Drawing birds into drives – and keeping them there
Getting your birds into the drives - and keeping them there - requires a strategy, advises Liam Bell
We shoot a few boundary days in October, but to me, October is more about getting ready for the shooting season proper — when the weather is cold and the leaves are off the trees — than it is about serious shooting.
Strange though it may seem, one of the hardest things to do when the weather is warm and there is plenty of food about is to actually get the birds in the drives. Dogging-in when they go the wrong way will help, but ours don’t generally pull in properly until the trees shed their leaves and the birds start to get hungry.
Pheasants would sooner be out in the open
Leaves keep a wood dark, and early in the season, pheasants would sooner be out in the open where there is plenty of light and they can see what they are doing, than in a dark uninviting wood. Light is rarely an issue in gamecrops though, which is why they are so good for early season shooting, but they do still need to be managed if you want to get the best out of them.
You don’t need to do a lot to maize crops. We swipe rides in the bigger blocks to break them up a bit and to help get the birds in, but don’t bother when the patches are only an acre or so. They will push in from the sides, especially if the crop is against an arable field and unfenced, but generally they prefer to follow rides. As well as helping to get the birds into the drives, rides give us somewhere to put our hoppers, somewhere for us to trail feed and somewhere for the birds to dry off if it has been raining.
Rides in kale crops are even more important. The plants on the edges of a kale crop have leaves down to the ground, which will present a seemingly impenetrable wall to the birds. They will simply walk past it. If there is a ride coming in from the edge of the crop it makes it easier for them to find their way in, and once they are in, they’ll start to find the drinkers and the feeders.
We swipe cross rides in the maize so the beaters can keep in touch with each other. It is difficult to keep a good line in maize, especially early on in the season when it is green and 8ft high. We also have rides at key points in the crops where we can wait and reline if we need to. This makes driving the bigger blocks much easier.
Birds notice the gap
It is quite interesting watching the birds as they are pushed over these cross rides. If one of the beaters is lagging behind, the birds notice the gap and try to go back on them; if anyone is too far ahead, they split and go out the sides instead of going forward (things not everyone appreciates when they are asked to keep in line!).
Though the birds need to be in the drives, there is no point in rushing them, which could be counterproductive and you may well end up with fewer birds there than if you had taken your time and moved them steadily over the course of a few weeks. As long as they are where you want them to be two to three weeks before you shoot, you’ll be okay as they’ll be settled down enough by then to want to come back after they’ve been driven out on a shoot day.
Feeding the drives
We try and feed the drives before the birds get to them, not lots of food or loads of hoppers, just the odd feeder here and there, a drinker or two and some wheat trailed where they can see it. Lots of times I’ve gone to a drive not really expecting any birds to be there and found a gang of poults pecking away at the feeder we’d put there just a few days before. If the feeder hadn’t been there to hold them up, there is every chance they’d have carried on going. Pheasants are fairly lazy, especially when they are not particularly hungry, so it pays to put the hoppers, wheat and drinkers where they can see them. If they turn up at a drive and see things they recognise (such as the feeders), there is more chance of them staying.

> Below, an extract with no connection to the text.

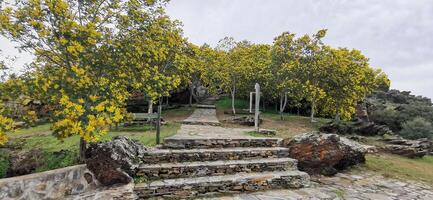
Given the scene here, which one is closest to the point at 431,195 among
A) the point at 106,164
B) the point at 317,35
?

In early October, our birds are usually everywhere. Hanging round the pens, halfway to drives, in drives and even the other side of drives. We wait until the bulk of them have found the drives (and hopefully started feeding in them), reduce the amount of food we put round the pens, then stop feeding the release areas and the lead-in strips altogether. The remaining feeders are moved up into the drives and we do more trail feeding to compensate for the increase in the number of birds.
If some of them haven’t been as far as the drives when we move the feeders, it doesn’t really matter because they’ll follow the ones that have when they get hungry — a couple of days, and they’ll all be feeding in the same place.
Drink and drives
It’s all too easy to forget the importance of drinkers when you are concentrating on feeders and food. We have them in all our drives (though not many — maybe one for every 2-300 birds). They use them less as the weather gets wetter but do, nevertheless, still use them. They are nothing fancy, just 25-litre drums cut in half. Proper drinkers cost more, and are more likely to split if we get a good frost. It also takes longer to manage a drinker line properly (something we don’t always have the time to do).
Having an open trough-type drinker where the water can get dirty isn’t normally a problem for healthy adult birds that are out and about. It probably would be if they were penned (and therefore at higher densities), but we’ve never had a problem.